A witness, quoted in Nigeria's Punch newspaper, said Ijaw tribe fighters beheaded three elderly Itsekiri people who were unable to flee the village of Arunton, 300 miles southeast of Lagos.

The witness said helicopters owned by the Shell and Chevron oil companies airlifted many of the wounded and survivors to a private hospital in Warri and were trying to evacuate other survivors.

Congo Rebels Shoot Down Zimbabwean MiGs

KIGALI, Rwanda -- Rebels fighting in the Democratic Republic of the Congo have shot down two Zimbabwean MiG fighters, a Rwandan government spokesman said. The Zimbabwean planes were flying in support of the Congolese government, which is battling rebels supported by Rwanda and Uganda.


Yeltsin May Commute Death Sentences

MOSCOW -- Russian President Boris Yeltsin plans to commute hundreds of death sentences in the next few days, emptying death row and in effect eliminating capital punishment, an official said.
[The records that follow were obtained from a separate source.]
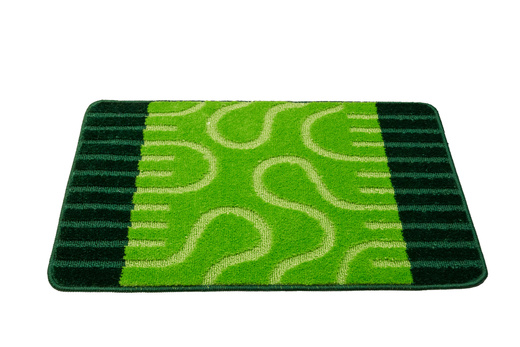 Dywanik Łazienkowy Ronda Green Zielony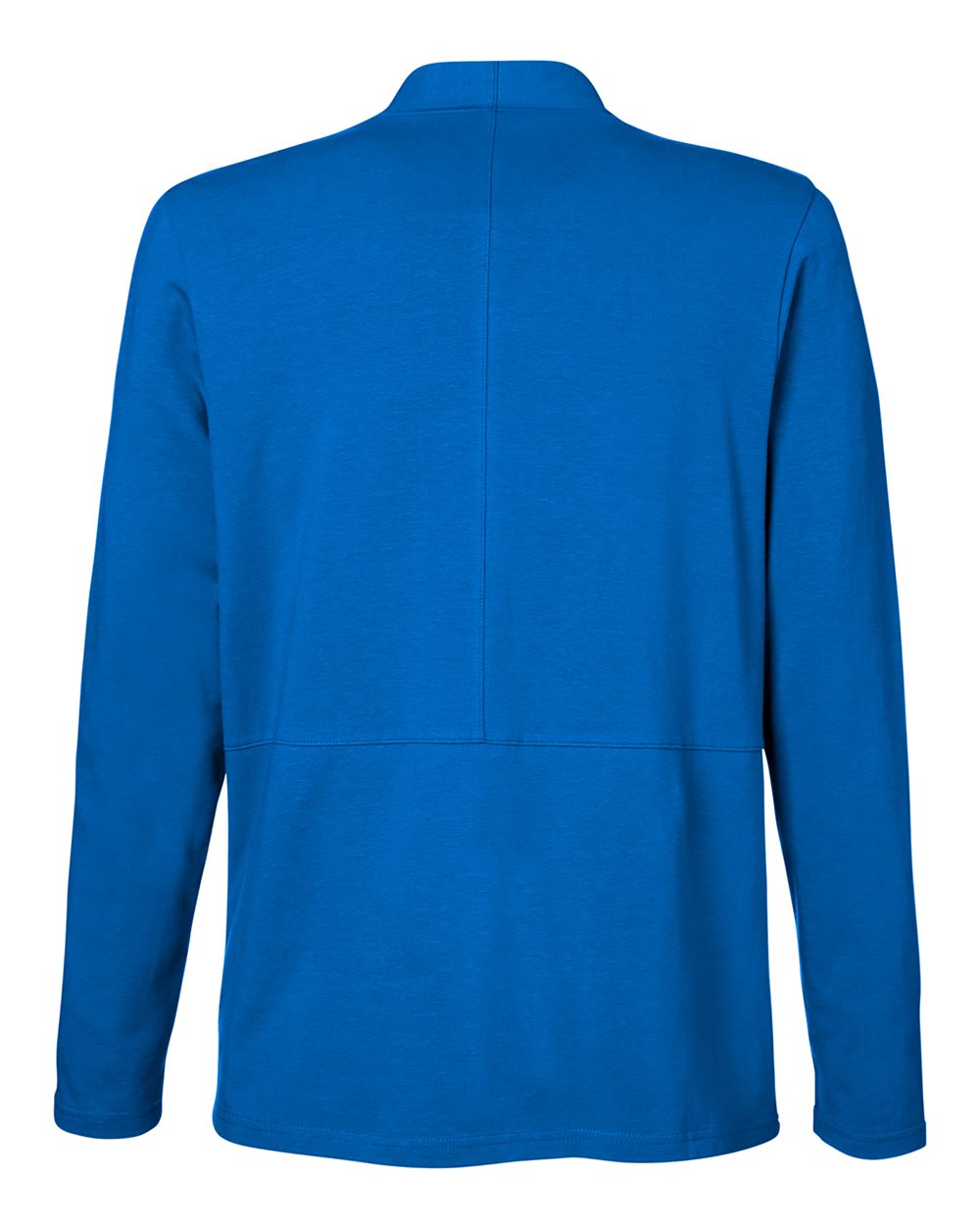 Women's Raleigh Stretch Cardigan - Back - B719B2252 - French Blue
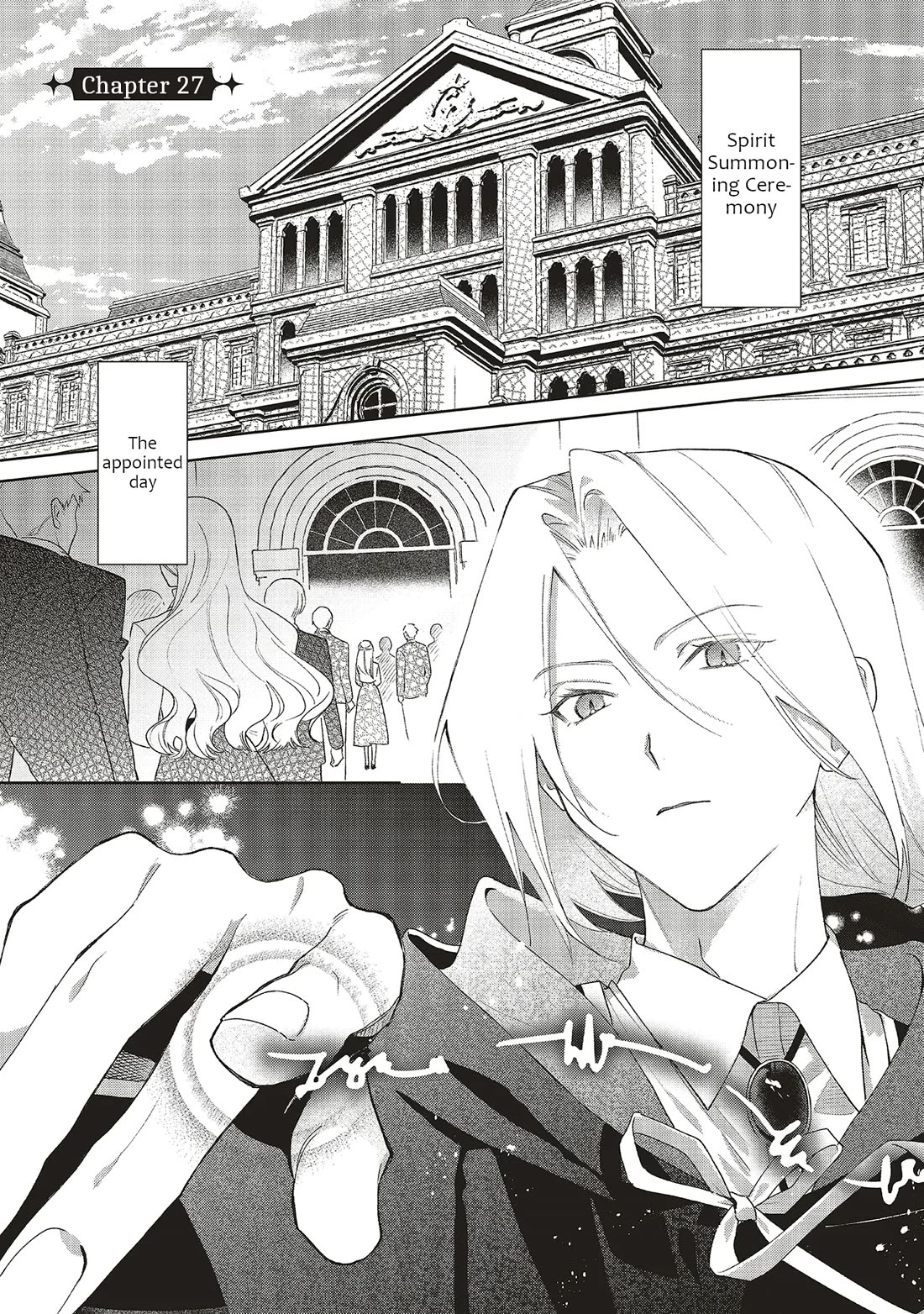 The Villainess Who Traveled Back in Time Inexplicably Lost Her Magic, so She Went Into Seclusion Chapter 27 page 1 - Chapter 27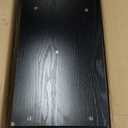 YITAHOME High Storage Tower with 7 Drawers - Fabric Dresser, Organizer Unit for Living Room, Closets,- Sturdy Steel Frame, Easy Pull Fabric Bins & Wooden Top (Black/Grey)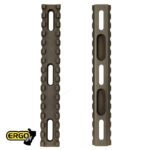 ERGO 15-SLOT (6") .400 ULTRA LITE® ALUMINUM U.M.P. M1913 PICATINNY RAIL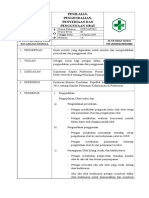 8.2.1. Sop Penilaian, Pengendalian, Penyediaan Dan Penggunaan Obat PUSKESMAS PUSIAN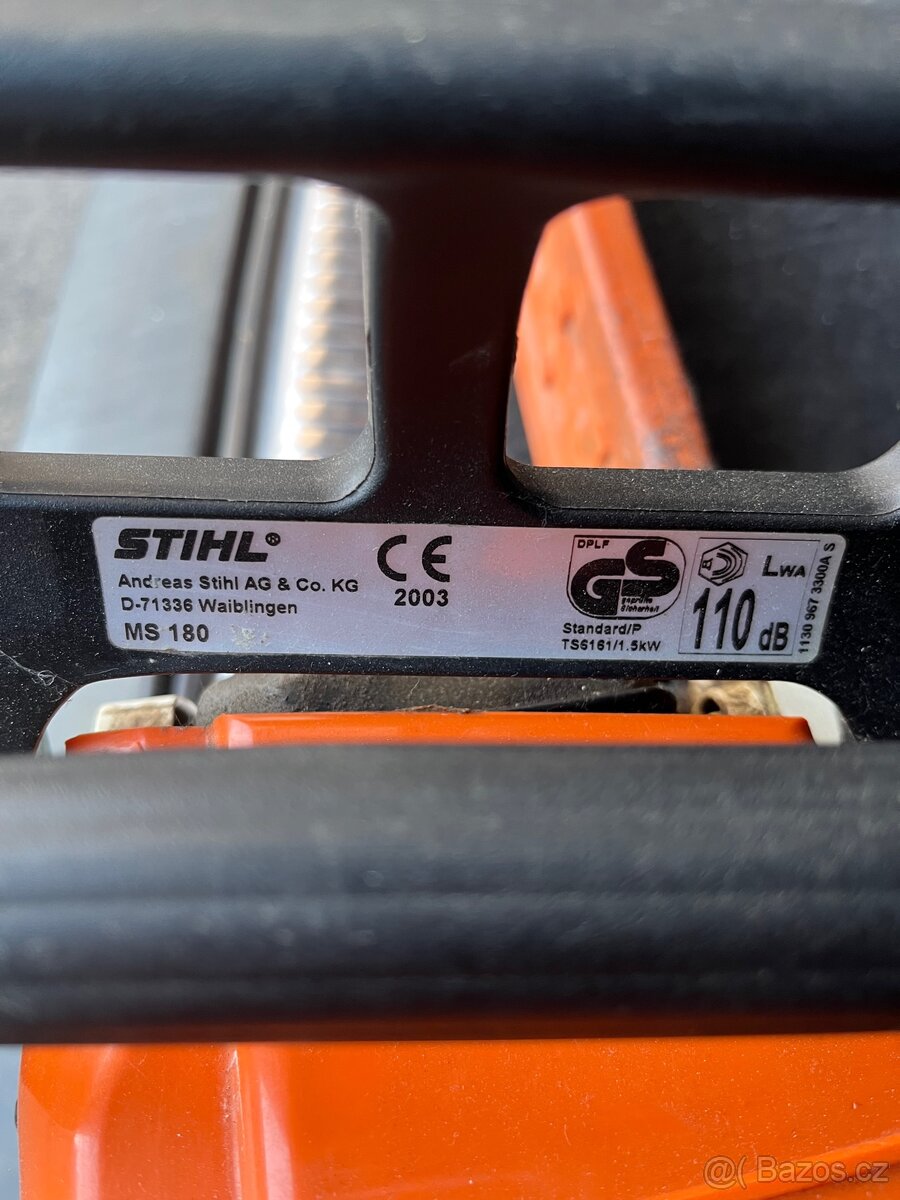 Stihl ms180 - 4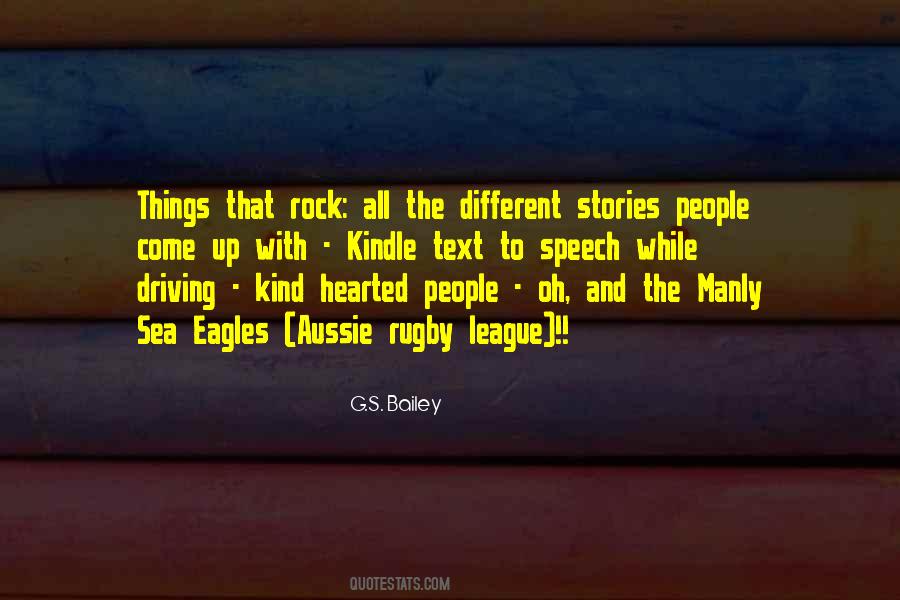 Sea Stories Quotes #1707527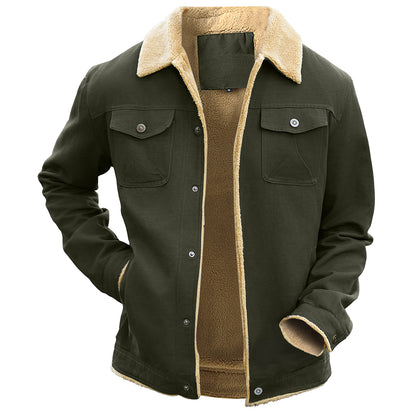 Mens Winter Jacket Warm Waterproof FleeceLined MultiColor Coat Comfortable Casual Outerwear High Qu 8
Robert Tsivilev, head of the presidential Pardons Commission, told Reuters news agency he expected the president to sign four decrees this week that would commute all Russia's remaining death sentences to lengthy prison terms.

Austrian Tunnel Death Toll Rises

VIENNA -- Rescue teams retrieved four more bodies from an Alpine tunnel, where a devastating weekend fire left five dead and 49 injured, Salzburg governor Franz Schausberger said. According to the Austria Press Agency, Schausberger said more victims may be found in the Tauern tunnel, a main north-south traffic link in western Salzburg province, that was badly damaged by a blaze on Saturday that raged for some 15 hours.


"I have no advice for Thabo [Mbeki], because he has the wisdom to lead the country."

South African President Nelson Mandela, speaking of his likely successor.